Moreover, certain CHD can lead to ventricular overload, as shown in Fig. 6b. Under such chronic stress, the high mitochondrial turnover rate ensures that the quality of mitochondria meets the needs of myocardial metabolism [19]. Infection with SARS-CoV-2 disrupts compensatory mechanisms [20]. Thus, cardiomyocytes become increasingly susceptible to remdesivir-induced “metabolic shock.”
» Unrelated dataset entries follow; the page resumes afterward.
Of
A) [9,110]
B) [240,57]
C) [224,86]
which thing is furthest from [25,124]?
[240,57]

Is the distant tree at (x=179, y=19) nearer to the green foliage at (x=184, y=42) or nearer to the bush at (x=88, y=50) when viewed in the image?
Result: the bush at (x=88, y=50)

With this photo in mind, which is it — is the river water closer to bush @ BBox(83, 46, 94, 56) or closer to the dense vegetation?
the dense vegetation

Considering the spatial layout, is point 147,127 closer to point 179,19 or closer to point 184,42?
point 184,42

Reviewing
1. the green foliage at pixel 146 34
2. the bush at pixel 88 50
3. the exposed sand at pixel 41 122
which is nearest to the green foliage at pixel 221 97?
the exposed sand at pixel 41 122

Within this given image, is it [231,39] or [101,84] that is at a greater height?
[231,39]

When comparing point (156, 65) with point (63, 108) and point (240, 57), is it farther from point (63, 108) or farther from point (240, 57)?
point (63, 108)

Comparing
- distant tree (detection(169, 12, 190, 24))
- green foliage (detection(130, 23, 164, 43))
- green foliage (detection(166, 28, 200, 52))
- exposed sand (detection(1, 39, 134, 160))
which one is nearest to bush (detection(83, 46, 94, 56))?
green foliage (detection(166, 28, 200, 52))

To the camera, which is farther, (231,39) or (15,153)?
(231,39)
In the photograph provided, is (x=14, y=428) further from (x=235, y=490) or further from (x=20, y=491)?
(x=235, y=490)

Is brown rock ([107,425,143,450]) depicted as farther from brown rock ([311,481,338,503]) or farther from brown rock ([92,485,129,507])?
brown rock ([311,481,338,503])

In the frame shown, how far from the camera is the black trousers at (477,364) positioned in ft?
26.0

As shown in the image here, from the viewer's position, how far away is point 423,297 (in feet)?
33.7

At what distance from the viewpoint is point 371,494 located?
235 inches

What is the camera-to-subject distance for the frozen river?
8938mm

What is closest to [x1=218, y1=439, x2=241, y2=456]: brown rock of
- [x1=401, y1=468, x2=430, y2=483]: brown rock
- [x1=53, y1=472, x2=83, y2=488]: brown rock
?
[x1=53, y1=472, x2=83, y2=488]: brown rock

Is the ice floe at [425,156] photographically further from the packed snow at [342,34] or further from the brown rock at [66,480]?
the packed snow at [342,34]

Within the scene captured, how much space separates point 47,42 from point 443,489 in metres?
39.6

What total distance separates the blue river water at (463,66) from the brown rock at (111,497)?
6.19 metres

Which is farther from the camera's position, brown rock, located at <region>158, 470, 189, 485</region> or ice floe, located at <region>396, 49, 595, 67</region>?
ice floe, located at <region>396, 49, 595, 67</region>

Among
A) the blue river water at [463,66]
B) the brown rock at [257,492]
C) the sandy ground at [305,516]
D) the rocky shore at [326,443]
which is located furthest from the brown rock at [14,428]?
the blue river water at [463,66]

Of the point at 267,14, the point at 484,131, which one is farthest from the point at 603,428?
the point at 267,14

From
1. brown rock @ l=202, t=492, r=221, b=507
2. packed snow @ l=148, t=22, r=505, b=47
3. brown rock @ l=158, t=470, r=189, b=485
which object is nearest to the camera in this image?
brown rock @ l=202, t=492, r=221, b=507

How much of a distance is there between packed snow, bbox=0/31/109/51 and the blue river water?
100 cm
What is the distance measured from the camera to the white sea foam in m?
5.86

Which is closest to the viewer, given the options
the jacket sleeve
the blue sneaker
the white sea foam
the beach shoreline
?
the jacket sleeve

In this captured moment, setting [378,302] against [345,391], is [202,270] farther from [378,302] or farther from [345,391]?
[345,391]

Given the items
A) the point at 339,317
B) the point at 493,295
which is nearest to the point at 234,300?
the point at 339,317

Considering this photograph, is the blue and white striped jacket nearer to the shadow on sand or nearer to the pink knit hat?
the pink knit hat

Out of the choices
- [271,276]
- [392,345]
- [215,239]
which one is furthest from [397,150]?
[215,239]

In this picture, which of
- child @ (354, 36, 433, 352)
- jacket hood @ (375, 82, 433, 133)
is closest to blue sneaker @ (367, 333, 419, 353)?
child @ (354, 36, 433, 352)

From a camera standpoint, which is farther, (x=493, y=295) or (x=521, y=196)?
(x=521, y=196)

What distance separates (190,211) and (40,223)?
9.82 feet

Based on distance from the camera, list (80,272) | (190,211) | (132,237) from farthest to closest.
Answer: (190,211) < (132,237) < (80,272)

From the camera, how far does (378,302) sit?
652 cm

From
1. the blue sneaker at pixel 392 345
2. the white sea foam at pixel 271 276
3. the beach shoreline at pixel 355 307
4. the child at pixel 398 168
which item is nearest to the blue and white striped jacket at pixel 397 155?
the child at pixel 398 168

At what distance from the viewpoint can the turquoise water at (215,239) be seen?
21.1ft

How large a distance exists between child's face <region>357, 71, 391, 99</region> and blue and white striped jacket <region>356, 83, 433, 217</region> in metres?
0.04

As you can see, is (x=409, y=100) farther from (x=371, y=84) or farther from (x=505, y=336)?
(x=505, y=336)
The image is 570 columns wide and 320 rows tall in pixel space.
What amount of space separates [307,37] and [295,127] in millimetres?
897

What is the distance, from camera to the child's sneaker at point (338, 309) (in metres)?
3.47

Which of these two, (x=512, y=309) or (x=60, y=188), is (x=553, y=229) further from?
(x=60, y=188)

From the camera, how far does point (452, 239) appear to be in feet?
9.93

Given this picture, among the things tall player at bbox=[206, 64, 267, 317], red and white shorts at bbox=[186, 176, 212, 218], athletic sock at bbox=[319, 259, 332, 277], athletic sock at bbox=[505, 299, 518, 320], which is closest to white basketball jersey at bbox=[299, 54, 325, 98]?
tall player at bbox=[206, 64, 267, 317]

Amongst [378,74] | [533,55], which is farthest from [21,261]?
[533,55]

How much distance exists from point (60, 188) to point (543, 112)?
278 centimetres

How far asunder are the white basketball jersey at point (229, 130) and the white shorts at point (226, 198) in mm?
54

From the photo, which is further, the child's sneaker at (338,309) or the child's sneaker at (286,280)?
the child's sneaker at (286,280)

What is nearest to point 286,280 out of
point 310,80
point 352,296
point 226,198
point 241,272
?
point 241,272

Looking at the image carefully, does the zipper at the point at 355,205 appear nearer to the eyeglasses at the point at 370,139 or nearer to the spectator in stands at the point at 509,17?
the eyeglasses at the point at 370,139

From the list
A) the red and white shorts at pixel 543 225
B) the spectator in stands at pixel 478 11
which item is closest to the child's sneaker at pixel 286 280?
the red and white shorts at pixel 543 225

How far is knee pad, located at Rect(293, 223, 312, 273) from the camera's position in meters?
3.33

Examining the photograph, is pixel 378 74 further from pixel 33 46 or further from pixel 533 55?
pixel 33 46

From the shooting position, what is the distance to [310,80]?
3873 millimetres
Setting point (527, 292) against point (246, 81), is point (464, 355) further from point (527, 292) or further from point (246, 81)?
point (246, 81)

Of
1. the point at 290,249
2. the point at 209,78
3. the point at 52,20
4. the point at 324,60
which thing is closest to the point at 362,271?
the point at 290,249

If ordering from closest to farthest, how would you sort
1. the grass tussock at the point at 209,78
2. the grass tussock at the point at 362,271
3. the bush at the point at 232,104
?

Several studies have also shown that SARS-CoV-2 can cause elevated pulmonary vascular resistance (PVR) [21–23]. In patients with right heart failure or single ventricle circulation, elevated PVR causes RV afterload and is detrimental to single-ventricle circulation. It is reasonable to assume that the shock in these two patients was caused by intra-abdominal infection; co-infection with SARS-CoV-2 and the administration of remdesivir caused severe myocardial dysfunction due to mitochondrial shock. In summary, Remdesivir should be used with caution in CHD patients with RV failure and single-ventricle circulation.
We have admitted that no causal relationship can be directly established with the two cases. More evidence from clinical trials and basic research is required to prove our hypothesis.